Roberts photographed documents in which French officials complained of a "regime of terror" perpetrated by "bandits in uniform." Also, said Roberts, "There [were] many rape accusations on the part of the Norman women."

Atkinson came across similar documents.

"The French high command sends a letter to Eisenhower saying, 'Look, this is not acceptable. Our women are afraid to go out at night if they're unaccompanied,'" Atkinson said.

In response, Eisenhower ordered his commanders to take action against "the large incidence of crimes such as rape, murder, assault, robbery, housebreaking, etc."

But he still got letters from French mothers complaining that GIs were taking advantage of their daughters and leaving them pregnant.

"The GIs had a preconception of France as -- as one journalist put -- a gigantic brothel," said Roberts. "And in fact Hitler also called France the brothel of Europe."

In her book, Roberts writes that D-Day unleashed "a veritable tsunami of male lust" on French villages and towns like Le Havre.

"At one point the mayor wrote the colonel and said, couldn't we have a controlled brothel by the military base?" said Roberts. "Because the GIs were literally having sex everywhere -- in the parks and cemeteries and abandoned buildings."

But brothels were declared off-limits to American troops.

In a "Dear Ike" letter protesting that order, General George Patton wrote, "It is futile to attempt to go against human nature." General Charles Gerhardt, arguing that his troops "had been in combat for a hell of a while" and that "certain facts must be faced in this business," opened a bordello in the port of Cherbourg, but was ordered to shut it down.

University of Chicago Press

As for Paris? Or what Roberts called a "lean, mean sex machine."

"Well, the GIs often went on leave," she said. "That was the place to go in the winter of '44-'45 and, the GIs only had 48 hours and they were not going to Paris to go to the Louvre. They were going to Paris to visit the brothels."

Through it all, American GIs were perhaps the best-behaved soldiers of World War II.

"There are 12,000 charged with felonies in Europe in 1944 and '45;" said Atkinson. "That's out of an army of several million."

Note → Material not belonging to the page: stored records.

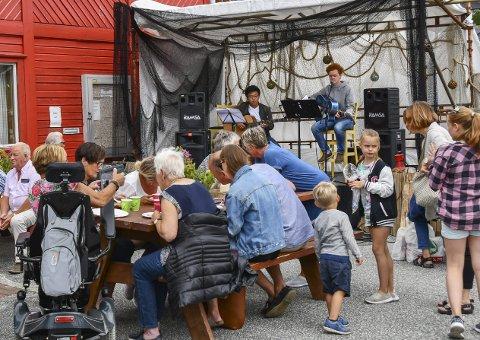 Fleire lokale: Også Joar Kyo Berg og Joar Landa spelte på utescena utanfor samfunnshuset laurdag.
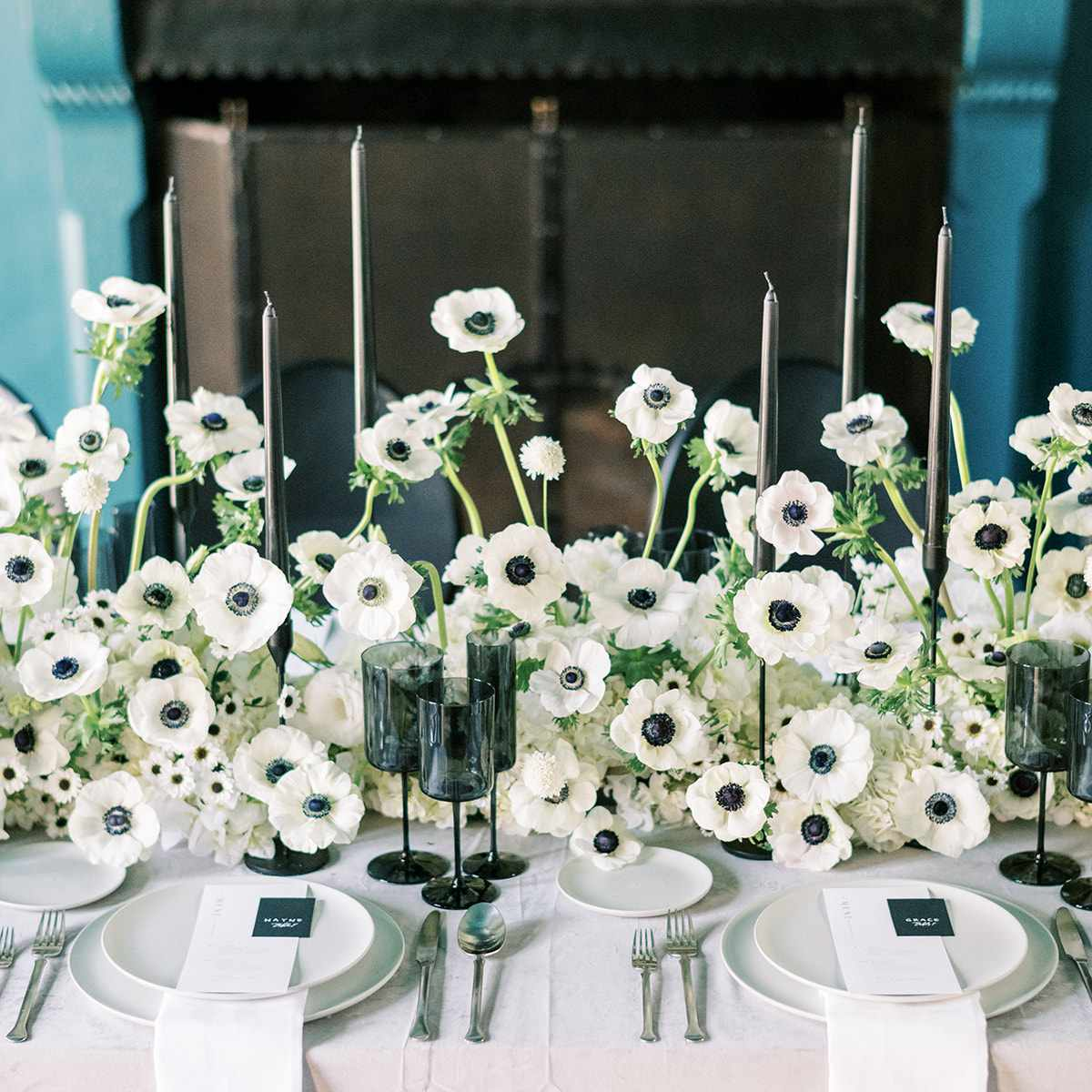 reception table with anemones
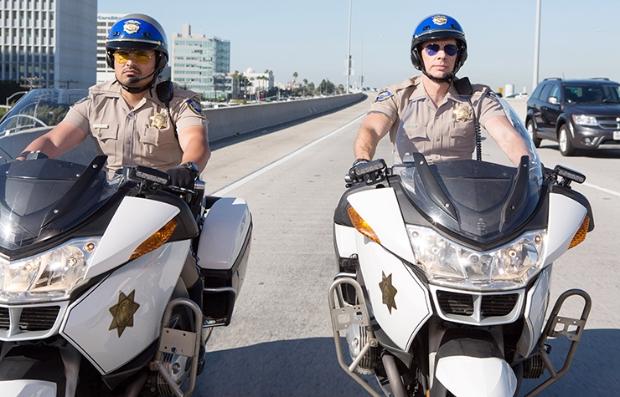 Michael Peña y Dax Shepard en una escena de la película Chips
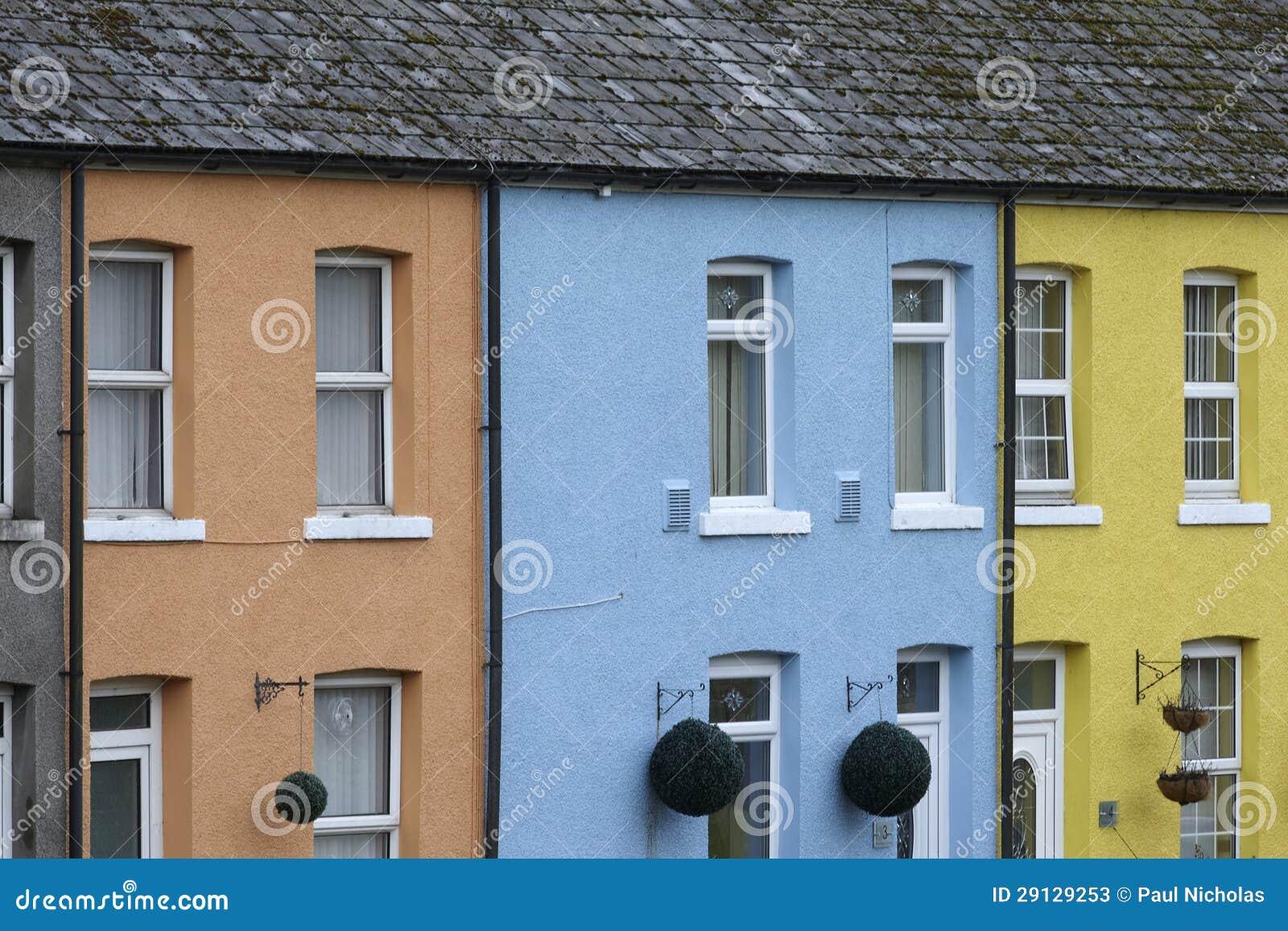 Ro av tre ljust färgade hus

Atkinson has now written three books chronicling American soldiers as they fought across Europe and North Africa. In a sense, he has spent the past 14 years living with American GIs as they pressed forward in the face of death and killed time in the months of occupation.

"The notion that all the brothers were valiant and all the sisters were virtuous is nonsense," said Atkinson. "That's not the way it works in a war. We should know that whether it's a war that happened 70 years ago or whether it's a war that's underway now, war really flays open the soul, and it makes good people do things that they wouldn't do had they not been subjected to the stresses of war."

And we should know that more than 9,000 of the Americans who came ashore at Normandy lie buried in France.